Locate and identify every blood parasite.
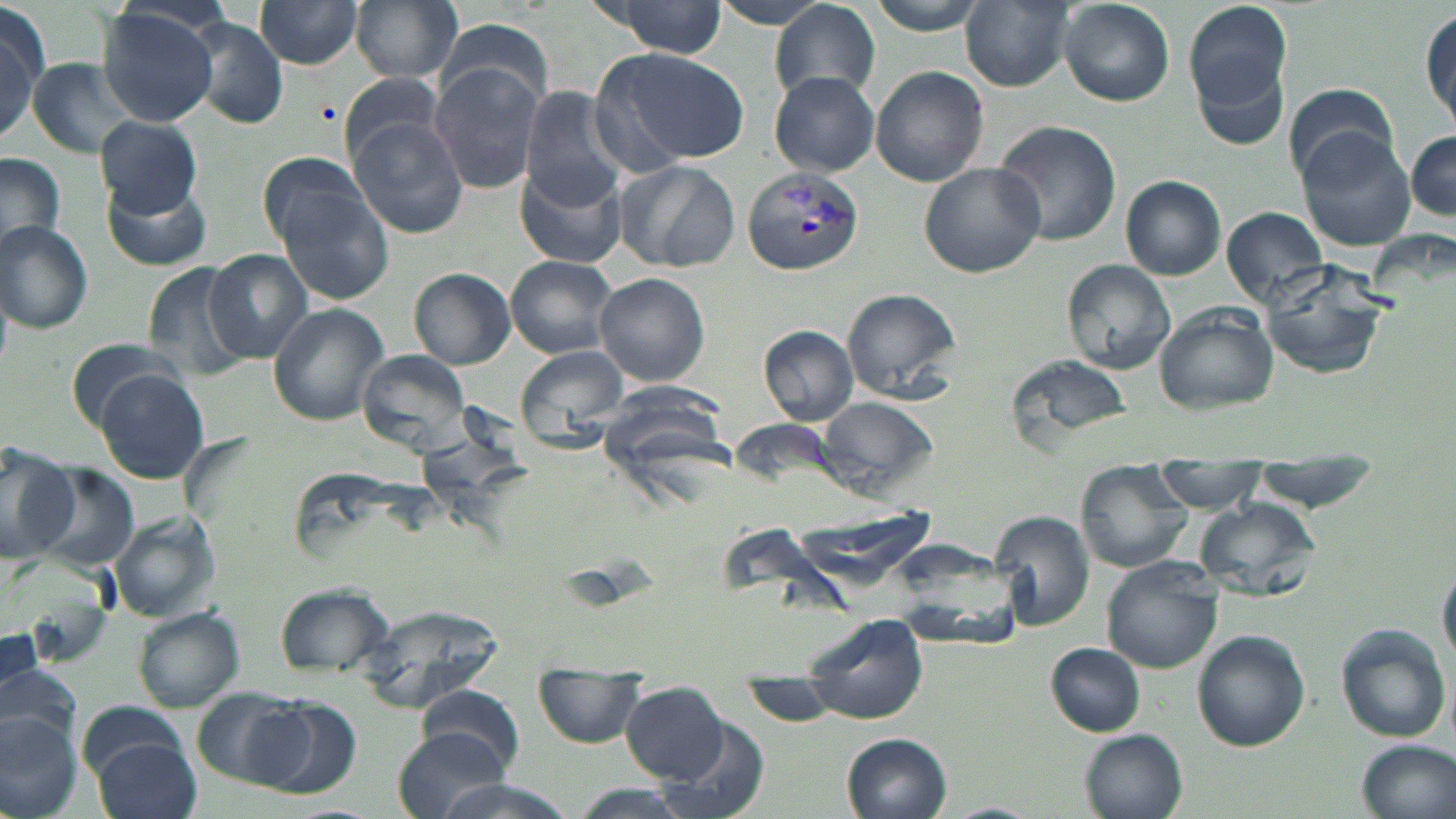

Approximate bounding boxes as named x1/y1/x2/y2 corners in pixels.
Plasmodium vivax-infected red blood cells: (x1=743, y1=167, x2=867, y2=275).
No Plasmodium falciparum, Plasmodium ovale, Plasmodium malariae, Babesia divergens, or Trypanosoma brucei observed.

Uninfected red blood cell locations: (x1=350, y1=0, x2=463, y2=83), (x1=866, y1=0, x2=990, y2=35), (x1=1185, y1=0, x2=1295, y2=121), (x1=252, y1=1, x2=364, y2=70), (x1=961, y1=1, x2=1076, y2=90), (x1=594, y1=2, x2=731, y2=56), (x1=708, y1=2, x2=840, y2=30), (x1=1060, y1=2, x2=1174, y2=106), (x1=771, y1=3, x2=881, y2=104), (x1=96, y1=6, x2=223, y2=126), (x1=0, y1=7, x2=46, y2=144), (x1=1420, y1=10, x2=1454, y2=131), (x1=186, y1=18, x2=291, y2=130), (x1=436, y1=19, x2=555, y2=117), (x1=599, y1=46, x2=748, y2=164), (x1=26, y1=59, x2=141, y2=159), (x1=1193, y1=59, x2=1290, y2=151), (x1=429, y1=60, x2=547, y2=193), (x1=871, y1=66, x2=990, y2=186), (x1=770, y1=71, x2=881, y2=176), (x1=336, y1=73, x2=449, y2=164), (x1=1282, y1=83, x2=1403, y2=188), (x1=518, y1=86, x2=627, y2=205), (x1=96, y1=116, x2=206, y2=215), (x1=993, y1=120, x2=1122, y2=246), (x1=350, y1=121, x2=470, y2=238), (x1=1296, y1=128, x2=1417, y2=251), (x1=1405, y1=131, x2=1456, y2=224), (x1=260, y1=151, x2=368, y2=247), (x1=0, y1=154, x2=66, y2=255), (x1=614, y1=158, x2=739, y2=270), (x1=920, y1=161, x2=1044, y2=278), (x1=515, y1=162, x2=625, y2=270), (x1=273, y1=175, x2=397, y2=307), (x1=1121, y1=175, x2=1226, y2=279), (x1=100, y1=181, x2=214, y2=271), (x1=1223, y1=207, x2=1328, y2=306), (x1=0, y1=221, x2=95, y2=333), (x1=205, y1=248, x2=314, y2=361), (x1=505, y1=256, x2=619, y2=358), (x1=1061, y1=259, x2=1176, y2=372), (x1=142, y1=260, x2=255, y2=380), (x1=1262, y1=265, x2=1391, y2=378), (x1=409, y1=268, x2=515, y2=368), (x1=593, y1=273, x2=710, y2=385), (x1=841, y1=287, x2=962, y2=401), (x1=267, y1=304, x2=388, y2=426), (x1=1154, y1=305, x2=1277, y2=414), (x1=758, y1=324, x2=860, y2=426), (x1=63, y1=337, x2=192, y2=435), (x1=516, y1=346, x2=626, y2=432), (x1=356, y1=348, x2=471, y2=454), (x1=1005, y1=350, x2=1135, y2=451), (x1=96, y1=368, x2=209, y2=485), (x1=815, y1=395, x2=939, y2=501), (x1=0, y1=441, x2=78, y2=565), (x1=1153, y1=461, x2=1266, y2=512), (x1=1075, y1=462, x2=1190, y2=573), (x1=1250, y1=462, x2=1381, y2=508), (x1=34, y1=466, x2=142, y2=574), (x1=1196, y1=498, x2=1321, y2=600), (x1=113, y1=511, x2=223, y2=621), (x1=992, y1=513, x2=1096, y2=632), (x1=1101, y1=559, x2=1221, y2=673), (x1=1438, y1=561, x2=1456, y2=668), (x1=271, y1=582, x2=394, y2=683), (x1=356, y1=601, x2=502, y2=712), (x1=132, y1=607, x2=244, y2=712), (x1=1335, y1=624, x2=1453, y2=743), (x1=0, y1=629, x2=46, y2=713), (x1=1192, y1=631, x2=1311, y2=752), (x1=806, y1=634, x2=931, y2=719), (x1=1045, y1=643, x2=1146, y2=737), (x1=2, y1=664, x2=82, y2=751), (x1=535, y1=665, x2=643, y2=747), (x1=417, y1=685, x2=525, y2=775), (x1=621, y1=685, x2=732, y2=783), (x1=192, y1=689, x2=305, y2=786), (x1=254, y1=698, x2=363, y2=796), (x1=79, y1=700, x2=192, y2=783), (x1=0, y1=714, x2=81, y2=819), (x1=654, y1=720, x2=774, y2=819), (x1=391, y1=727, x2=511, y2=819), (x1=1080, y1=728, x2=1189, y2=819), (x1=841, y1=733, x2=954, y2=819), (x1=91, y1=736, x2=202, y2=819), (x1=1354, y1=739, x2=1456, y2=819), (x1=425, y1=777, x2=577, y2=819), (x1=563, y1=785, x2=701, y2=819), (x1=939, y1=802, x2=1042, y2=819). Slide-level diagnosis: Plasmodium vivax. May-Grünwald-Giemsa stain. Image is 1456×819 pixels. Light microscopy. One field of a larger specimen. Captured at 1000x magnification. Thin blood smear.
++++++++
* _Problem requirements_: Print exactly the lines from the first line of the records above through the line containing "No Plasmodium falciparum, Plasmodium", leaving out the pictures.

* _Finished task_:
Locate and identify every blood parasite.

Approximate bounding boxes as named x1/y1/x2/y2 corners in pixels.
Plasmodium vivax-infected red blood cells: (x1=743, y1=167, x2=867, y2=275).
No Plasmodium falciparum, Plasmodium ovale, Plasmodium malariae, Babesia divergens, or Trypanosoma brucei observed.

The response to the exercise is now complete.